REQUIREMENTS:
Repeat word for word everything from the line containing "Of the things" to the end of the listing, first and last lines included, and only that.

(Spatial reasoning records)
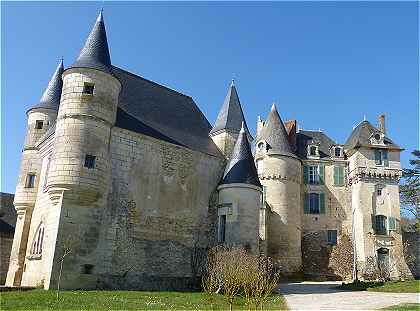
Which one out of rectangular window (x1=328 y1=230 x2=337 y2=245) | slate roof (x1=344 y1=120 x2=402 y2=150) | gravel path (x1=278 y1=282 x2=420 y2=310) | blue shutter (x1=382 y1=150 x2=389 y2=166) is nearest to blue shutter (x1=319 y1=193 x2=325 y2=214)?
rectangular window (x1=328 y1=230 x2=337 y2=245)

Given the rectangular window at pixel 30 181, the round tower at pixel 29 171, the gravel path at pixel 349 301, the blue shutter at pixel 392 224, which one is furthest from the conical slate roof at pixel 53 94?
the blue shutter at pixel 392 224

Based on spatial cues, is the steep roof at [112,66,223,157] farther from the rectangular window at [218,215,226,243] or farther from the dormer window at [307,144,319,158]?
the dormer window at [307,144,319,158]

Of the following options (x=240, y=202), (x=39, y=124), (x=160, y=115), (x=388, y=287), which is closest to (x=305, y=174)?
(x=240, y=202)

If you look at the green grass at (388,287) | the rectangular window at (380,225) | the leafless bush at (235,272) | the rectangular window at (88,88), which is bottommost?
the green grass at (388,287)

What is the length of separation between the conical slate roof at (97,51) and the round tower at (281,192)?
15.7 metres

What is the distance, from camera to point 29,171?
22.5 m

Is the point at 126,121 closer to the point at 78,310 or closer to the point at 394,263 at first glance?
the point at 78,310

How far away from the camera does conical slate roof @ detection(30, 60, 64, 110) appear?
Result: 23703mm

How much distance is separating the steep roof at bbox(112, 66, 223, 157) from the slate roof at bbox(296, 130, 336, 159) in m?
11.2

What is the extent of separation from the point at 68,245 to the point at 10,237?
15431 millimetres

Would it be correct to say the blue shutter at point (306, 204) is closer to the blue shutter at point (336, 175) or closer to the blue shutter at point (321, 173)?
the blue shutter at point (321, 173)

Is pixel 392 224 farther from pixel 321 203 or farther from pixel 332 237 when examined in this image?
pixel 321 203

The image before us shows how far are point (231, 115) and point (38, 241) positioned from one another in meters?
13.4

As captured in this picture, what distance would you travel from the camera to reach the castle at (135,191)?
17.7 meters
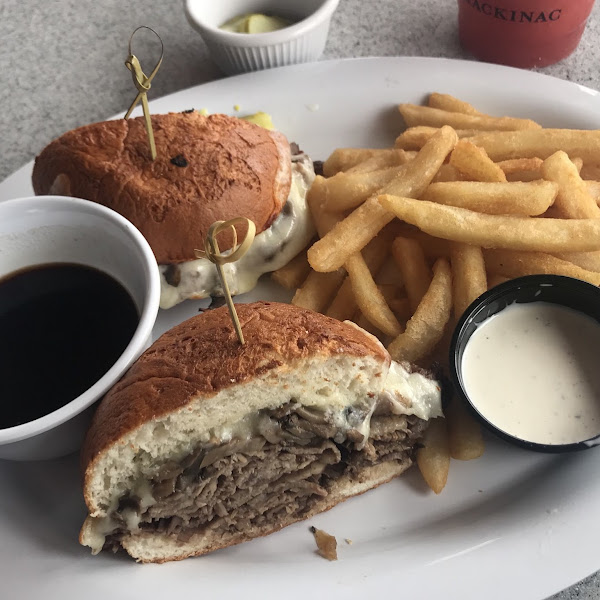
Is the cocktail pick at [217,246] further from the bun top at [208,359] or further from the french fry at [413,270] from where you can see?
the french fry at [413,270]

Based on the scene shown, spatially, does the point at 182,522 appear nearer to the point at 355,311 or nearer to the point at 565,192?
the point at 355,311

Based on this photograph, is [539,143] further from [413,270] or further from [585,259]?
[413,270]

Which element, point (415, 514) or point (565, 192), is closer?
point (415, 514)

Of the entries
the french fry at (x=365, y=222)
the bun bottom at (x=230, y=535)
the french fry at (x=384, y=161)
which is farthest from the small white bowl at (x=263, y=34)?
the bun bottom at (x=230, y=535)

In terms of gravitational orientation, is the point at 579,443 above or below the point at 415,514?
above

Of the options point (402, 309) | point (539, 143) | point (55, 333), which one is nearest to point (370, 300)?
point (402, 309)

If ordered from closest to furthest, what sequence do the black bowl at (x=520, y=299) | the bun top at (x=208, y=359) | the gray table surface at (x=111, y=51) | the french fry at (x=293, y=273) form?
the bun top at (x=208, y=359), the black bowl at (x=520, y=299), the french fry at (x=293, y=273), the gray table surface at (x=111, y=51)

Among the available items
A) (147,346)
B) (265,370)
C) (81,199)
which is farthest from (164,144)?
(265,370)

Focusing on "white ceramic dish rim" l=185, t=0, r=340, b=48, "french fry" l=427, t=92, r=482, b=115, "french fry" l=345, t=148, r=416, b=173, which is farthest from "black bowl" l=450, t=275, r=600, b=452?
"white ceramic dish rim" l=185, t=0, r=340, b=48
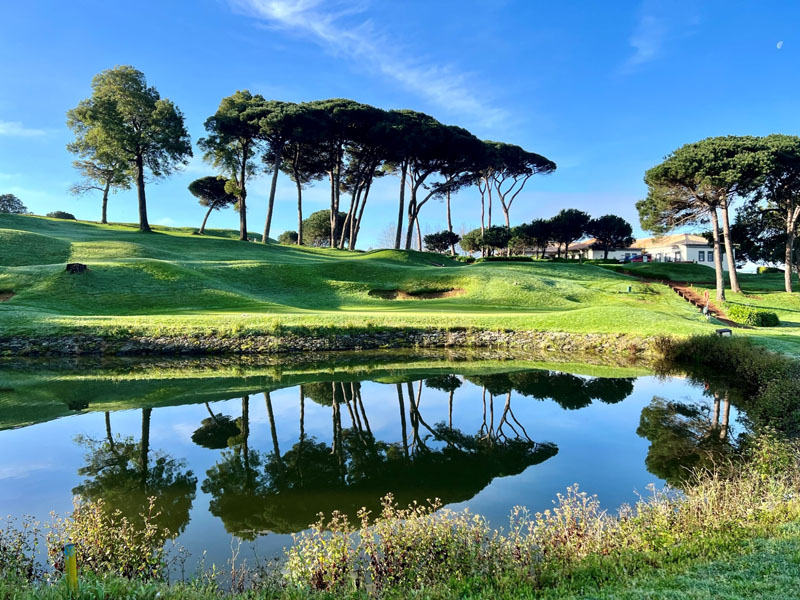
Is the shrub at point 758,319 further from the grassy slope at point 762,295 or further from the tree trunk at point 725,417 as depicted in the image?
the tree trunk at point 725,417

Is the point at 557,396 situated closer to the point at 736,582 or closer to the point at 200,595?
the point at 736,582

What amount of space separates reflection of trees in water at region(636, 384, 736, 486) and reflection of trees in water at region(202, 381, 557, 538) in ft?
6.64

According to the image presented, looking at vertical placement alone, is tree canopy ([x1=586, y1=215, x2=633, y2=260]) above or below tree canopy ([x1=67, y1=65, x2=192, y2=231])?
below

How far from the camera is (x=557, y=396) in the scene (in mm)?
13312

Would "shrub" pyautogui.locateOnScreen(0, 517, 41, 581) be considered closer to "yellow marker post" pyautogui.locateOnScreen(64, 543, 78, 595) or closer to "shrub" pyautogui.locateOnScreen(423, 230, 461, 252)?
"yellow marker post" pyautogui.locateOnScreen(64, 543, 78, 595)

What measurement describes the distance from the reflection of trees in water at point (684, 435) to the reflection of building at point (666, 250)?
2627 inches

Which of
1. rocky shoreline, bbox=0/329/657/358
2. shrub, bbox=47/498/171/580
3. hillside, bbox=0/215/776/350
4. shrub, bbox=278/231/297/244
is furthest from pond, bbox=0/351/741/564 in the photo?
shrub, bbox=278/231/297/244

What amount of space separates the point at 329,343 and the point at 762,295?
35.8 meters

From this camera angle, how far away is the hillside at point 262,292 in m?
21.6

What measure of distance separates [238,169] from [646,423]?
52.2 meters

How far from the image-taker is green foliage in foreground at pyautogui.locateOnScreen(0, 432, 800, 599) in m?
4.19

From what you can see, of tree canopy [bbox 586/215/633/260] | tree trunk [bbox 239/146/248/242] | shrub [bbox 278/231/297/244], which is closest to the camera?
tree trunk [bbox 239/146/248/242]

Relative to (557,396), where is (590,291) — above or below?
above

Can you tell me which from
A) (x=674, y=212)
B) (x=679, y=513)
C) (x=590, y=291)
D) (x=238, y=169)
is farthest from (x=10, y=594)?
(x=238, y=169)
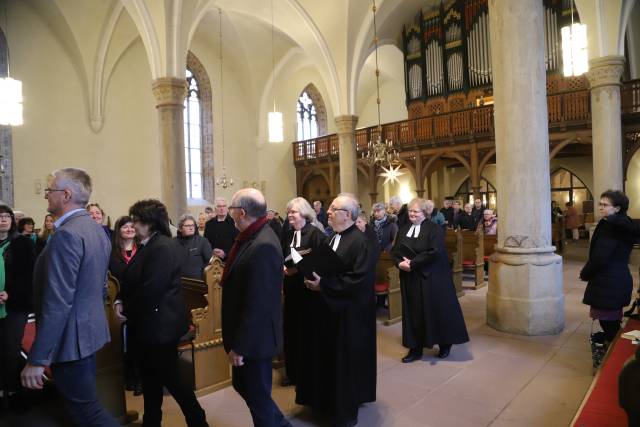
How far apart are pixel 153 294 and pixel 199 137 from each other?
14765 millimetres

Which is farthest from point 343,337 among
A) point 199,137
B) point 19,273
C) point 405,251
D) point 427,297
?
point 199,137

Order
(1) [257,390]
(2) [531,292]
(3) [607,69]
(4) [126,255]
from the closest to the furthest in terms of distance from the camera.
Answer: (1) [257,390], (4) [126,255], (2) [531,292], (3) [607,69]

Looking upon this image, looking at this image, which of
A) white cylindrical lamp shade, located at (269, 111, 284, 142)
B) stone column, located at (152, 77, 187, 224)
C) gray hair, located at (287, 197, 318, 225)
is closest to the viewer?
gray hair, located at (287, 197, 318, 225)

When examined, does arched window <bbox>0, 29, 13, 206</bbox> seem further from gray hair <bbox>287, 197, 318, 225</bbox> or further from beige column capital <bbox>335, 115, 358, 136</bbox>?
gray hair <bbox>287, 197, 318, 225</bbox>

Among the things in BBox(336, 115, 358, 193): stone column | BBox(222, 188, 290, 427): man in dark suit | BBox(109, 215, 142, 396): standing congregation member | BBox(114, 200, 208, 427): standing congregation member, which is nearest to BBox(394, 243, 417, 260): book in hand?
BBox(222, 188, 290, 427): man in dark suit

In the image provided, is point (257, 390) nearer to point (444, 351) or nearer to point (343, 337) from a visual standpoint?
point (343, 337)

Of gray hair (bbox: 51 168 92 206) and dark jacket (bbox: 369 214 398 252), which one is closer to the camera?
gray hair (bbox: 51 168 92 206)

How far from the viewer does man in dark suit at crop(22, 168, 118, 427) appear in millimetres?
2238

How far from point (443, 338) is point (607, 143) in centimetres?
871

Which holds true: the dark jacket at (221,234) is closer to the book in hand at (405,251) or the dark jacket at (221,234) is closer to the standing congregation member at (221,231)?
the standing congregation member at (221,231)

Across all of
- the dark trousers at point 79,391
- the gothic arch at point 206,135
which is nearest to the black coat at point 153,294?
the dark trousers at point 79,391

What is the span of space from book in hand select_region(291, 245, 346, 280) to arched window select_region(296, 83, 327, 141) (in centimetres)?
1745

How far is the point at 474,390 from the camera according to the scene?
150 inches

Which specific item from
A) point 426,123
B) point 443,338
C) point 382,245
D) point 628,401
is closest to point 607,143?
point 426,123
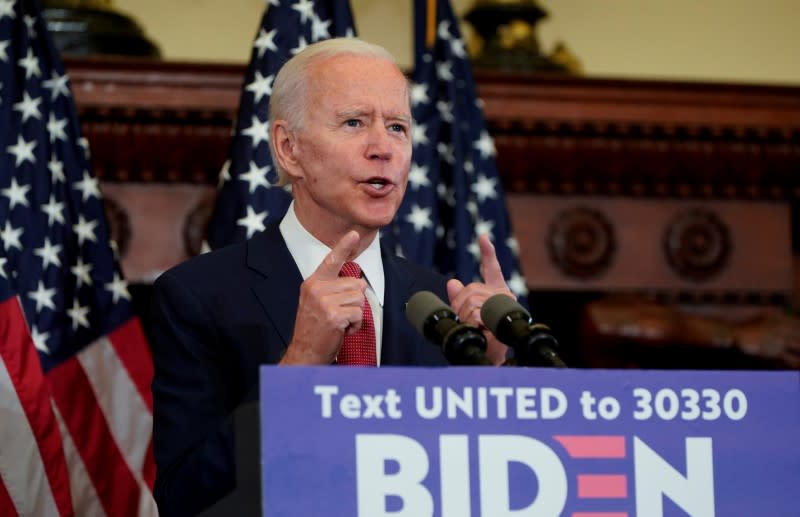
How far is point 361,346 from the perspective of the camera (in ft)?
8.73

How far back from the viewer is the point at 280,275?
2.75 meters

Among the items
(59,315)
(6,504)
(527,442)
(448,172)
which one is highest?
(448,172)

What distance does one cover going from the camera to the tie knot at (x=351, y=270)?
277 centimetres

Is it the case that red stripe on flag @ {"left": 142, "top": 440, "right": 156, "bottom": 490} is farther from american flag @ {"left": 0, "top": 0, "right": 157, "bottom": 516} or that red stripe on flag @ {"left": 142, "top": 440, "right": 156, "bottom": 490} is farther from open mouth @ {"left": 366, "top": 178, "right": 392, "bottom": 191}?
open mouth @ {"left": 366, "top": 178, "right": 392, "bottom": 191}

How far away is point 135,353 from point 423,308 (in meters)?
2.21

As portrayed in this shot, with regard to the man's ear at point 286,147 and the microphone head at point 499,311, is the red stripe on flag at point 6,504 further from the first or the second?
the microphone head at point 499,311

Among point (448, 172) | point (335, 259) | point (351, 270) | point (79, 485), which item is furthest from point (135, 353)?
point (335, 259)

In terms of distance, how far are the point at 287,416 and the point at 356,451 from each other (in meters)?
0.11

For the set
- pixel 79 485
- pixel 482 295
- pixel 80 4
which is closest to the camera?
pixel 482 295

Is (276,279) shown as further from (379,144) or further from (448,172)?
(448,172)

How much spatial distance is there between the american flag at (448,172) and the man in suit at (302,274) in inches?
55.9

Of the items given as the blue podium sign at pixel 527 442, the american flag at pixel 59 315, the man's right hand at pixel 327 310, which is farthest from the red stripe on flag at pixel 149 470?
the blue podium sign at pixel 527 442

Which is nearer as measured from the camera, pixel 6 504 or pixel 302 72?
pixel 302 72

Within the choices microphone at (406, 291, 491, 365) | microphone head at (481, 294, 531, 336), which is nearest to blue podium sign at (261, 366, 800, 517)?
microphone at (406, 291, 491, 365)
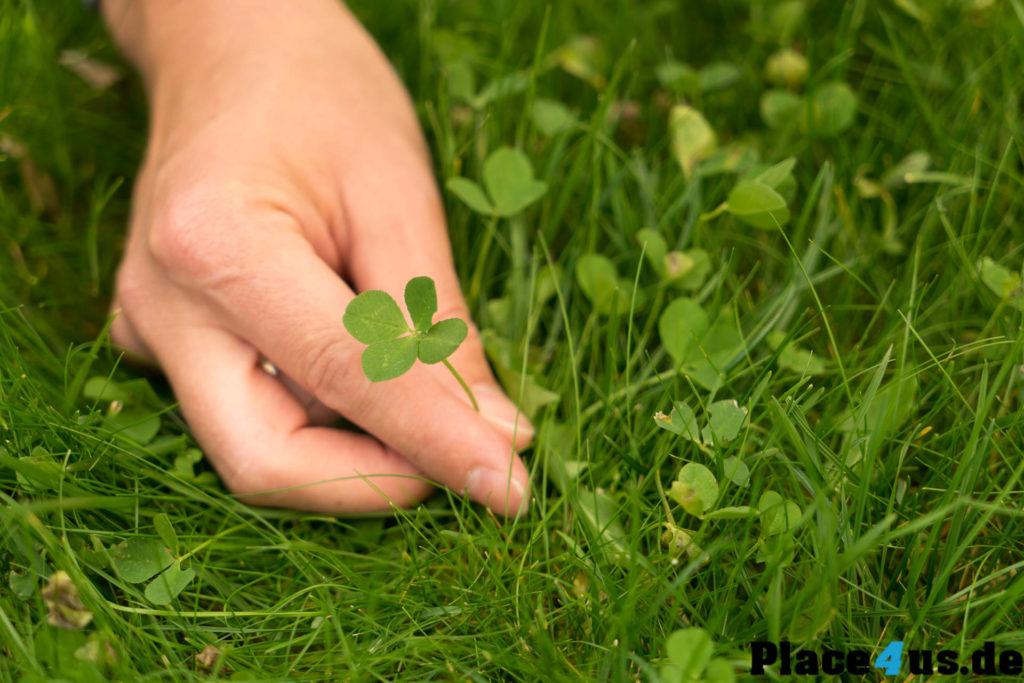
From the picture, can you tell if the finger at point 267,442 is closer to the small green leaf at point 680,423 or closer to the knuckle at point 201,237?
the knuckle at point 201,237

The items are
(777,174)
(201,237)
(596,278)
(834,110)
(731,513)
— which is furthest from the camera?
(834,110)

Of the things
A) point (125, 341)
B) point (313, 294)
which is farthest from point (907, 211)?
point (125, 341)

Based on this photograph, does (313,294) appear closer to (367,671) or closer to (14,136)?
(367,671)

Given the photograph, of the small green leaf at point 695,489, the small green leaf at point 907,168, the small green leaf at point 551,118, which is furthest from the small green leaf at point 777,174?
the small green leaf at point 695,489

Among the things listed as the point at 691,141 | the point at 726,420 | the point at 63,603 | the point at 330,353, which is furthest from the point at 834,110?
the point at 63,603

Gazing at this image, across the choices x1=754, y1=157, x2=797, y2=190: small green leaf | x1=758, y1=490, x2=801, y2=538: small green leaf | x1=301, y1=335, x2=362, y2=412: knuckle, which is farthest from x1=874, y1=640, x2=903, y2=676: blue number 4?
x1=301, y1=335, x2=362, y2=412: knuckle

OUTPUT OF THE EXERCISE:
Of the things
A) point (125, 341)
B) point (313, 294)
which is farthest from point (907, 211)?
point (125, 341)

Based on this photograph, does (313,294) appear closer to (367,671) or closer to (14,136)?
(367,671)

Given the photograph, of the small green leaf at point 695,489, the small green leaf at point 907,168, the small green leaf at point 551,118, which is furthest from the small green leaf at point 777,174?
the small green leaf at point 695,489

Among the things listed as the point at 691,141 | the point at 726,420 | the point at 63,603 | the point at 330,353, which is furthest from the point at 834,110?
the point at 63,603

Gazing at this image, across the choices x1=754, y1=157, x2=797, y2=190: small green leaf | x1=758, y1=490, x2=801, y2=538: small green leaf | x1=301, y1=335, x2=362, y2=412: knuckle, which is farthest from x1=874, y1=640, x2=903, y2=676: blue number 4?
x1=301, y1=335, x2=362, y2=412: knuckle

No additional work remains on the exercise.